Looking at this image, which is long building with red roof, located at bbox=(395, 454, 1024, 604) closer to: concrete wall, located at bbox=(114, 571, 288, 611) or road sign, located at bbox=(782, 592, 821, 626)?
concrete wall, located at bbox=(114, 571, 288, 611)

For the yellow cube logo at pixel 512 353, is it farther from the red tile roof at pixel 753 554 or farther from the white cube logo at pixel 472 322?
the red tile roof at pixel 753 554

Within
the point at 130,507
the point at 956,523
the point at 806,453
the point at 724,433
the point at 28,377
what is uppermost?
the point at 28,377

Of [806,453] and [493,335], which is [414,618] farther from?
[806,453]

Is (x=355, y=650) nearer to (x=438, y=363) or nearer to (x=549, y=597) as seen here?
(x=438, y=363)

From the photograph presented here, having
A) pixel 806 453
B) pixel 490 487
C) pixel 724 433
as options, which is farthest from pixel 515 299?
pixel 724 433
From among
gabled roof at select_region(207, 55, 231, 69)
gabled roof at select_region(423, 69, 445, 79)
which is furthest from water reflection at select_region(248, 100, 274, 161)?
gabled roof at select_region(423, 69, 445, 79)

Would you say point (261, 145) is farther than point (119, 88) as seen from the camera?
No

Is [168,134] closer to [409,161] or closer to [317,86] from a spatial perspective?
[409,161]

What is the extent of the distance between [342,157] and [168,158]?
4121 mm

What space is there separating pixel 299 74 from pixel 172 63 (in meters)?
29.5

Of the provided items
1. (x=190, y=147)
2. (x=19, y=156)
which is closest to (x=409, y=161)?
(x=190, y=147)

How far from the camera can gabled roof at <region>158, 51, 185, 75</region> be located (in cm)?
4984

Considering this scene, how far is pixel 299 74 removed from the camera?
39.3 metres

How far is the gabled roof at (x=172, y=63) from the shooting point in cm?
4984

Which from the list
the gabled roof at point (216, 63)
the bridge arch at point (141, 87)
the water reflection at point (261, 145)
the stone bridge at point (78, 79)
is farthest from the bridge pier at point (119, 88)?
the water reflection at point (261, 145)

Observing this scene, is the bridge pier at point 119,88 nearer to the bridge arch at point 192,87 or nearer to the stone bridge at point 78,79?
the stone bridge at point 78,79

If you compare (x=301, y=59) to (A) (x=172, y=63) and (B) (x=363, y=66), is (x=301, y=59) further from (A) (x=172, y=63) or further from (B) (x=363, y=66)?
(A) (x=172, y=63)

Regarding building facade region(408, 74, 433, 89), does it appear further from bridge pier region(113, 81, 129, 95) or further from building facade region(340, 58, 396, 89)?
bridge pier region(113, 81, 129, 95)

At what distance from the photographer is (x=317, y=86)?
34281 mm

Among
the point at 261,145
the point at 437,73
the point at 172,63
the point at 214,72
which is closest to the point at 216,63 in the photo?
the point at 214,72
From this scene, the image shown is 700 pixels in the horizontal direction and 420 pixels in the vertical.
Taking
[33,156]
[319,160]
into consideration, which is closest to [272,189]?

★ ★ ★ ★

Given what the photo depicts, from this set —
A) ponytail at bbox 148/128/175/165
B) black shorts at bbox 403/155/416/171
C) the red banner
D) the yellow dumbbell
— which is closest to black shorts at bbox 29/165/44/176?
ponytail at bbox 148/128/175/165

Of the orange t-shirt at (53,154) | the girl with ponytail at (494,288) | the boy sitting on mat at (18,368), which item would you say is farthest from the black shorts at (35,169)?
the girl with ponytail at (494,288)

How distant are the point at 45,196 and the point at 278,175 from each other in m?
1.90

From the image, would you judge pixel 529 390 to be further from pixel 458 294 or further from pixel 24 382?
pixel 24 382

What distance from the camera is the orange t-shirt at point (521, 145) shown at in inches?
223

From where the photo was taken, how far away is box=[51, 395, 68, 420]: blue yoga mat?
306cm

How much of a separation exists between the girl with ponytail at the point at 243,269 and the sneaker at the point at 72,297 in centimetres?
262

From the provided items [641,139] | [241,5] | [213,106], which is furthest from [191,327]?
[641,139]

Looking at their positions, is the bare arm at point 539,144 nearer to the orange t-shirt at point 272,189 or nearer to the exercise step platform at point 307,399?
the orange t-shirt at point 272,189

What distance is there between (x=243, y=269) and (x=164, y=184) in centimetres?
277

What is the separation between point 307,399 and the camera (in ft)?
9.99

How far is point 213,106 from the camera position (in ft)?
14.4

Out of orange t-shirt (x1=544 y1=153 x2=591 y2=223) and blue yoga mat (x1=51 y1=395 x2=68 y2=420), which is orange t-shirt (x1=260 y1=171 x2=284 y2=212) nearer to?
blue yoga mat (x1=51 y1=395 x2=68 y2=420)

★ ★ ★ ★

-- PROBLEM STATEMENT --
Copy out the lines from the line with "Regarding building facade" up to and including the line with "into consideration, which", leaving every character unchanged.

-- RESULT BELOW --
Regarding building facade region(408, 74, 433, 89), does it appear further from bridge pier region(113, 81, 129, 95) or further from building facade region(340, 58, 396, 89)?
bridge pier region(113, 81, 129, 95)

At what distance from the photographer is (x=317, y=86)?
34281 mm

Among
the point at 261,145
the point at 437,73
the point at 172,63
the point at 214,72
which is closest to the point at 216,63 in the photo?
the point at 214,72
From this scene, the image shown is 700 pixels in the horizontal direction and 420 pixels in the vertical.
Taking
[33,156]
[319,160]
into consideration, which is closest to [272,189]?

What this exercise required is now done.